### Written instruction A:
Translate this sentence from the Justin Thomas profile into Spanish: "Thomas has represented the United States in both the Ryder Cup and the Presidents Cup."
### Written instruction B:
Extend the Justin Thomas profile with a few more sentences, picking up right after its final line.

### Text passage:
######

Justin Thomas Profile
|Born||Apr 29, 1993|
|Birthplace||Louisville, Kentucky, USA|
With a fast, athletic swing and a wedge game that features superb distance control, the rise of Justin Thomas to the elite of world golf has been swift and electric.
Justin Thomas shot to prominence in 2017 with a breakout year that included his August claim of a first Major triumph in the 99th PGA Championship at the Quail Hollow Club.
Thomas is one of just four golfers in the history of the game to have claimed a major and five tour titles before his 25th birthday.
After winning his first Major, Thomas went on to claim the FedExCup along with its handsome bonus following a second-place finish at the season-ending Tour Championship.
Thomas impressed on the course from an early age establishing himself as something of a golfing prodigy when he became the third-youngest player to make the cut on the PGA Tour at the 2009 Wyndham Championship. He was just 16-years-old at the time and wouldn't turn professional for another four years.
The third-generation golfer claimed the world number one ranking for the first time in 2018, holding the position for four weeks. In August 2020 he would again reach that summit after winning the World Golf Championship-FedEx St. Jude Invitational at TPC Southwind.
In Major Championships, Thomas has recorded just the one success and has perhaps been a little disappointed by his inability to contend on a regular basis.
Thomas has represented the United States in both the Ryder Cup and the Presidents Cup.

######

### Record list:

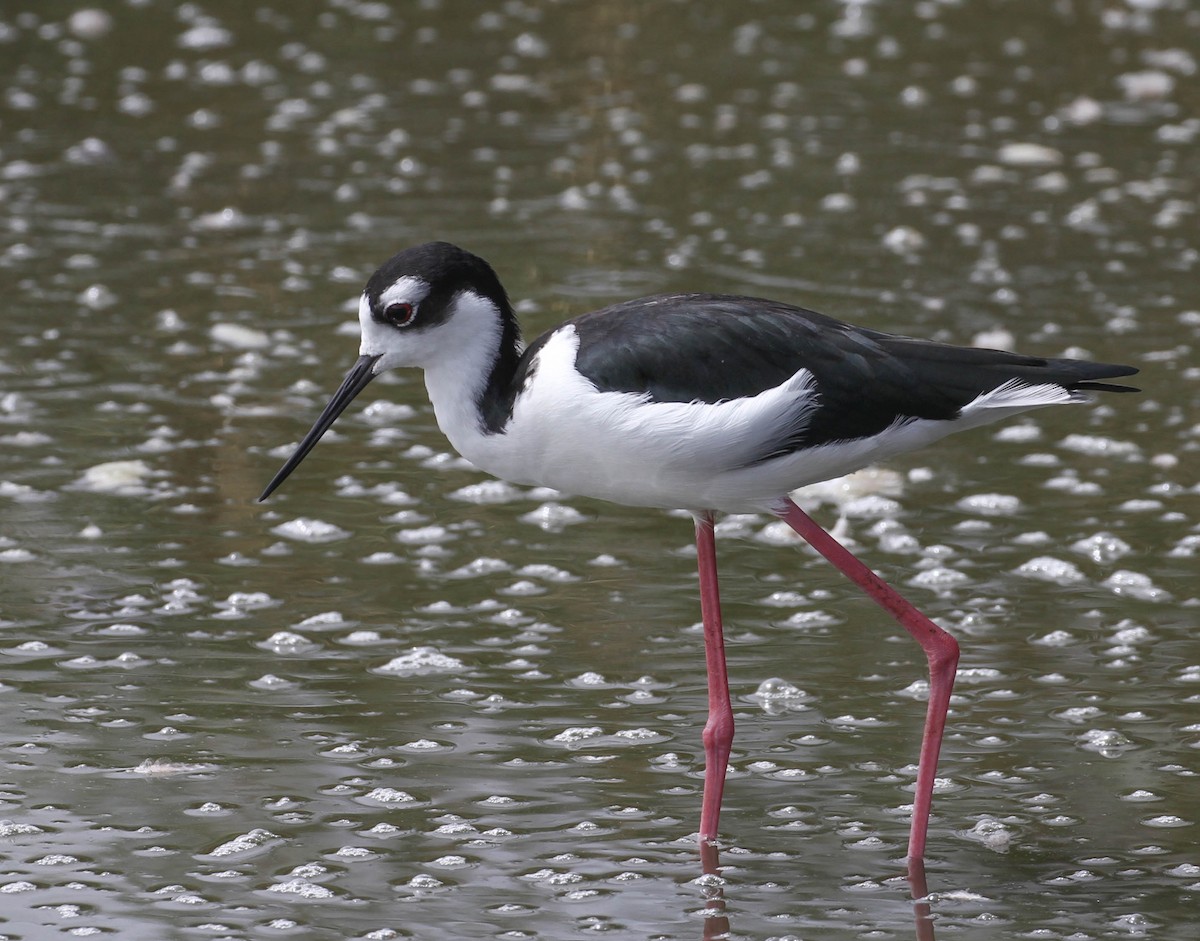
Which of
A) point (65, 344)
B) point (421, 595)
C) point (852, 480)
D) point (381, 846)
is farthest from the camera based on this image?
point (65, 344)

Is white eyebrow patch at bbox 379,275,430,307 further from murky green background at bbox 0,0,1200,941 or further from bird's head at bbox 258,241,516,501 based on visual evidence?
murky green background at bbox 0,0,1200,941

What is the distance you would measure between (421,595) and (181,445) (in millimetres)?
1615

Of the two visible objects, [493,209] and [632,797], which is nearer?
[632,797]

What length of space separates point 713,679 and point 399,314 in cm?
123

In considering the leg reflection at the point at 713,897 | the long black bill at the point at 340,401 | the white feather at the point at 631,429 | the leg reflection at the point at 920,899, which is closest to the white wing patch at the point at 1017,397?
the white feather at the point at 631,429

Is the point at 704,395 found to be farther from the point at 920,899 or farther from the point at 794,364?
the point at 920,899

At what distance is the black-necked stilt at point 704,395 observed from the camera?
4.46m

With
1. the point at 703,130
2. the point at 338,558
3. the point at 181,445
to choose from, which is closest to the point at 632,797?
the point at 338,558

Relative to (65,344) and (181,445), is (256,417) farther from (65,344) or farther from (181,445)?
(65,344)

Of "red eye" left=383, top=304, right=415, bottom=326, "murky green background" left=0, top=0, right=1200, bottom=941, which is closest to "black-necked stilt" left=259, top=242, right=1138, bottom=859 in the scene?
"red eye" left=383, top=304, right=415, bottom=326

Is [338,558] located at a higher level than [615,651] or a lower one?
higher

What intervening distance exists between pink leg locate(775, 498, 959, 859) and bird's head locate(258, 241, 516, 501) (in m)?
0.89

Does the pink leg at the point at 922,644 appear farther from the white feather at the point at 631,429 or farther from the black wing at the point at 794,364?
the black wing at the point at 794,364

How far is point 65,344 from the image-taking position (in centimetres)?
809
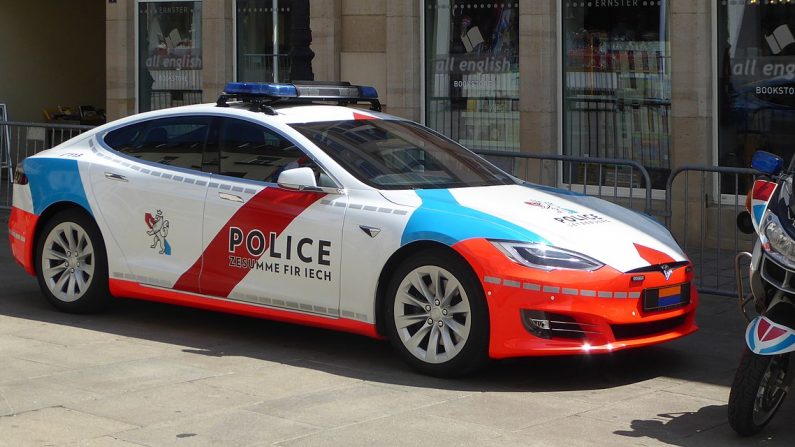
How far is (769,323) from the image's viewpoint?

######

### Exercise output A:
Thomas ha representado a Estados Unidos tanto en la Ryder Cup como en la Presidents Cup.

### Exercise output B:
Justin Thomas and his amateur career
Thomas' father and grandfather were more than handy golfers and his aptitude for the game became apparent early.
After graduating from St Xavier High School in Louisville, Kentucky in 2011 he attended the University of Alabama whose sports teams are famously known as the Crimson Tide.
In his 2012 freshman year at the university, Thomas was awarded the Haskins Award as the most outstanding collegiate player. He would also receive the Jack Nicklaus Award in the same year becoming the first Alabama golfer to win both awards in the same year.
The following year he was named in the NCAA Division I Men's Golf Championship team as the Crimson Tide claimed the national team championship. Thomas was a member of the Alabama team that played in back-to-back championship finals in 2012 and 2013.
Thomas set an Alabama record with six individual collegiate event victories before turning pro at the age of 20.
Thomas delayed turning professional in order to play in the Walker Cup in 2013 but would earn his place on the Web.com Tour through Qualifying School later that year.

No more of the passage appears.